Hervorzuheben ist auch ihre Textsicherheit und Textverständlichkeit, ein Nachweis, wie intensiv sie sich mit der Partie auseinandergesetzt hat. Der Mut, diesen Schritt in Angriff zu nehmen, und das Vertrauen in Thielemann sind belohnt worden. Es ist ein Rollendebüt par excellence, sowohl stimmlich als auch darstellerisch.

Beczala steht in der musikalischen Interpretation des Lohengrins mit seinem Rollendebüt Netrebko in nichts nach.  Er legt die Partie nicht mit großem Heldengestus an, sondern sehr lyrisch, fast mit italienischem Schmelz. Sein kräftiges Fundament ist eine sichere Stütze für die Ausbrüche am Ende des zweiten Aktes und im großen Duett des Brautgemachs Höchstes Vertrau’n. Dabei entwickelt die Stimme, basierend auf einer warmen Mittellage mit leicht baritonalem Timbre die nötige Strahlkraft, um auch in den großen Ensembles gehört zu werden. Die Gralserzählung singt Beczala innig, fast liedhaft, und damit besonders berückend. Sein finaler Abschied besticht durch eine große Differenzierung in der Phrasierung und der dynamischen Ausgestaltung. Auch ihm ist eine beeindruckende Textverständlichkeit zu attestieren. Stand sein Rollendebüt im Medienfokus zwar hinter dem der Netrebko, so hat Beczala bewiesen, dass er mit dieser Partie ein ebenbürtiger Partner ist, und dass man für die Partie des Lohengrin nicht zwingend als Heldentenor geboren sein muss. Und im Gegensatz zu Netrebko durfte er 2018 ein viel umjubeltes Debüt als Lohengrin auf dem Grünen Hügel feiern, unter der musikalischen Leitung von Christian Thielemann.

Foto © Daniel Koch

Evelyn Herlitzius ist stimmlich der Kontrapunkt zum lyrisch-jugendlich dramatischem Paar Beczala und Netrebko. Ihr hochdramatischer Sopran besticht mit wuchtigem und scharfem Furor in den Ausbrüchen, insbesondere in den Schlüsselszenen der Partie, wie Entweihte Götter im zweiten Aufzug oder die heftige Konfrontation mit Elsa vor dem Münster. Ihr Ausdrucksrepertoire und die vor allem in der Mittellage variable Stimme skizziert diese Ortrud als Charakterstudie von großer Intrige und Heuchelei.
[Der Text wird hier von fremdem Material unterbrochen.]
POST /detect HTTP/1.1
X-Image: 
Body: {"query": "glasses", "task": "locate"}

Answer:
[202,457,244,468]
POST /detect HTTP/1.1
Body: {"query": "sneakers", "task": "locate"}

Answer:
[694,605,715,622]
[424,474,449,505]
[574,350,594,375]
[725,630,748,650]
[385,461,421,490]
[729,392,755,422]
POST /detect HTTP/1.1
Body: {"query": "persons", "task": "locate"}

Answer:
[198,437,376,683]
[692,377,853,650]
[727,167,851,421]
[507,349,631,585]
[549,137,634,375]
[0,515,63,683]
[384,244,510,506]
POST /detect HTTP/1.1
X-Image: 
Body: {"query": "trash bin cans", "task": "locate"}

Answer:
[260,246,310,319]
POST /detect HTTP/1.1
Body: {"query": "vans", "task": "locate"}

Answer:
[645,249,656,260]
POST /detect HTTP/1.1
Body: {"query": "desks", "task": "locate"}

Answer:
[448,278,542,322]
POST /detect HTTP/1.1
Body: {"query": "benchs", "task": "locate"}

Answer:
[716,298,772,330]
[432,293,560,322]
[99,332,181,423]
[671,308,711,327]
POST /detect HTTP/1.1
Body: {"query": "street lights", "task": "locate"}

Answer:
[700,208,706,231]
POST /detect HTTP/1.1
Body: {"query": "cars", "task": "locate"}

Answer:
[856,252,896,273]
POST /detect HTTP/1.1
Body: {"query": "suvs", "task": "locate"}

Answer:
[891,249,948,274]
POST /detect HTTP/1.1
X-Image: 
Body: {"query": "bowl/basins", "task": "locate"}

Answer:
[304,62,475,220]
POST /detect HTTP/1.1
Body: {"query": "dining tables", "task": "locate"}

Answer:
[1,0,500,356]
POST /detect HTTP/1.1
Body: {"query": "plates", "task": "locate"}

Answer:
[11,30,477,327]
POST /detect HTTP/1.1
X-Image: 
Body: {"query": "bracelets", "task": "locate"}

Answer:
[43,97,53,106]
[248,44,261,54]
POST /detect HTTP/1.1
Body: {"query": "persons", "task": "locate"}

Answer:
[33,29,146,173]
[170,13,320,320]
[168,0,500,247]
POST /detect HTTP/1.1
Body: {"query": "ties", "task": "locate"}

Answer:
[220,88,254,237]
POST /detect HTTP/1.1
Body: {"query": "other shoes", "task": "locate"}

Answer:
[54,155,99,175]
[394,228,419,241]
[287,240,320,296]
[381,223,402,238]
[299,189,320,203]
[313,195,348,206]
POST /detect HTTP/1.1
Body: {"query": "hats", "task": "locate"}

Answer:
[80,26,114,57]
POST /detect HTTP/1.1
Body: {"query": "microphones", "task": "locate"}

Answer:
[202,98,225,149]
Tomasz Koniecny gibt den Telramund mit dramatischem Bass-Bariton und entwickelt so einen souverän gestalteten Charakter, der zum Opfer von Ortruds List und Täuschung wird.  Genaue Artikulation ist auch bei ihm eine Selbstverständlichkeit, ebenso wie eine technisch sichere, variable Gestaltung einzelner Phrasen. Georg Zeppenfeld beeindruckt als König Heinrich mit wuchtigem und gleichzeitig balsamischem Bass.  Sein Mein Herr und Gott singt er mit großem Pathos und sauberer Deklamation. Derek Welton überzeugt als Heerrufer mit schmeichelndem Heldenbariton, sicher gesetzten Tönen und markanten Ansagen. Die Edelknappen und die Mannen des Telramund fallen angenehm durch harmonischen und klaren Klang auf und ergänzen das großartige Sängerensemble.
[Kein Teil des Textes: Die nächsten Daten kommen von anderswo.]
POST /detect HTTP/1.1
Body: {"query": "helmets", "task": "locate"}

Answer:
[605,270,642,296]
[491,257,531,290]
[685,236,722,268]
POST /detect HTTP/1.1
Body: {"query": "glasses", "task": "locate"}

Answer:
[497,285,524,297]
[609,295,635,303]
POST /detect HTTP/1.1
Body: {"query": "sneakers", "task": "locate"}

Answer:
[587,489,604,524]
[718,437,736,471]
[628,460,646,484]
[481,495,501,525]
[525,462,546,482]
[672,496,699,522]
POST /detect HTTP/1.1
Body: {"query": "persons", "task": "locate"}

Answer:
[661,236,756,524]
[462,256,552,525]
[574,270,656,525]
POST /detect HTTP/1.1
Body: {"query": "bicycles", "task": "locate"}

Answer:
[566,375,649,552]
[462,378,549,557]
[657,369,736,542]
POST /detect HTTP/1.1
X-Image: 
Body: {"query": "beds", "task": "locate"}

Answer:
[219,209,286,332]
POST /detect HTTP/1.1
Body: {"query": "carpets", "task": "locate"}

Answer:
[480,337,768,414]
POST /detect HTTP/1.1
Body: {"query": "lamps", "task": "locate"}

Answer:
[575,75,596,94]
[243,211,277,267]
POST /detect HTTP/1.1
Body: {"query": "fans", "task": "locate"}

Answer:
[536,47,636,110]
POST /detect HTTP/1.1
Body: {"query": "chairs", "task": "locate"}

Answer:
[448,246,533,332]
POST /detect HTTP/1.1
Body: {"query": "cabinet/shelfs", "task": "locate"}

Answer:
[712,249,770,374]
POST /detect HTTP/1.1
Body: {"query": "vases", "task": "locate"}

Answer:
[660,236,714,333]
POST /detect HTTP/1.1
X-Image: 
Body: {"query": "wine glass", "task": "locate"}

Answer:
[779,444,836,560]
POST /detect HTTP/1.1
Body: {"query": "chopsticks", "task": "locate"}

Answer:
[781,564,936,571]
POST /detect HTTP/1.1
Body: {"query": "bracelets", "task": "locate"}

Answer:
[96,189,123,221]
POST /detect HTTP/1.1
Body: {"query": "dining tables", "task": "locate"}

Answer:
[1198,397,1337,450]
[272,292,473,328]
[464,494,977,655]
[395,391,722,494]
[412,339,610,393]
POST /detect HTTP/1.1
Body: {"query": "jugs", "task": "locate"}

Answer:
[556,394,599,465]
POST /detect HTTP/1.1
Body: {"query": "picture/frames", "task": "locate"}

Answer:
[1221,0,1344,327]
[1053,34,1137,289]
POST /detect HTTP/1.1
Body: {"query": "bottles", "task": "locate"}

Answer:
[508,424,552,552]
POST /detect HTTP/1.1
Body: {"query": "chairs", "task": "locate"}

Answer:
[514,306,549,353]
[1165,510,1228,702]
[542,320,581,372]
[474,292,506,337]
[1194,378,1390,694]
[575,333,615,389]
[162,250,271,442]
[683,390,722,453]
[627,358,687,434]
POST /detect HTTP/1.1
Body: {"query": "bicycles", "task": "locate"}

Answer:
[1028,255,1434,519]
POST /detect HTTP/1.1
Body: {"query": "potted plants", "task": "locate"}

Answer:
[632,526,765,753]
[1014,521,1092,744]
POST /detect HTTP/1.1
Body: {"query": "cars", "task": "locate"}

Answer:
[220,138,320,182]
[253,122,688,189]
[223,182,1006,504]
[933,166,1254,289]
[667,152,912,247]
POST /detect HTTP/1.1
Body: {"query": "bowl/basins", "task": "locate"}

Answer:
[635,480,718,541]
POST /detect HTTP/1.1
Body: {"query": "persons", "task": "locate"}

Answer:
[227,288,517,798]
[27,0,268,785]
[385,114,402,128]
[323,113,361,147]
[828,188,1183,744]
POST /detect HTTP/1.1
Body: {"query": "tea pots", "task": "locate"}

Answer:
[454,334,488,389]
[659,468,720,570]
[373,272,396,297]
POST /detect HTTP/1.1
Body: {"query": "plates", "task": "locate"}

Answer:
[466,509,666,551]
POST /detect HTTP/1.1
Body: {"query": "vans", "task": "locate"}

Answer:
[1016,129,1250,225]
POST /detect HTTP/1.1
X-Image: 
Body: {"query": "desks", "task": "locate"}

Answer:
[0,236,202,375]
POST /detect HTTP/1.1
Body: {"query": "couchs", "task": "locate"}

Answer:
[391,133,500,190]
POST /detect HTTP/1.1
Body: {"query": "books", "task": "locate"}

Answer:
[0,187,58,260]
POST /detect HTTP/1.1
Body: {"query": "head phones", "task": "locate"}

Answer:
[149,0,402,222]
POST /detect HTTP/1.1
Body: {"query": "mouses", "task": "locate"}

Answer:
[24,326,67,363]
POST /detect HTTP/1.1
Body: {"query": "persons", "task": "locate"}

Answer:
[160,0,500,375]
Auch der Staatsopernchor, bestens eingestimmt von Jörn Hinnerk Andresen, trägt zum hervorragenden Gesamteindruck der Aufführung maßgeblich bei. Klar die Strukturierung der einzelnen Stimmgruppen, mit strahlenden, in diesem Werk so bedeutsamen Tenören, kraftvoll die Klangentwicklung in den großen Tableaus und mit präzisen Abstufungen in den leiseren Passagen.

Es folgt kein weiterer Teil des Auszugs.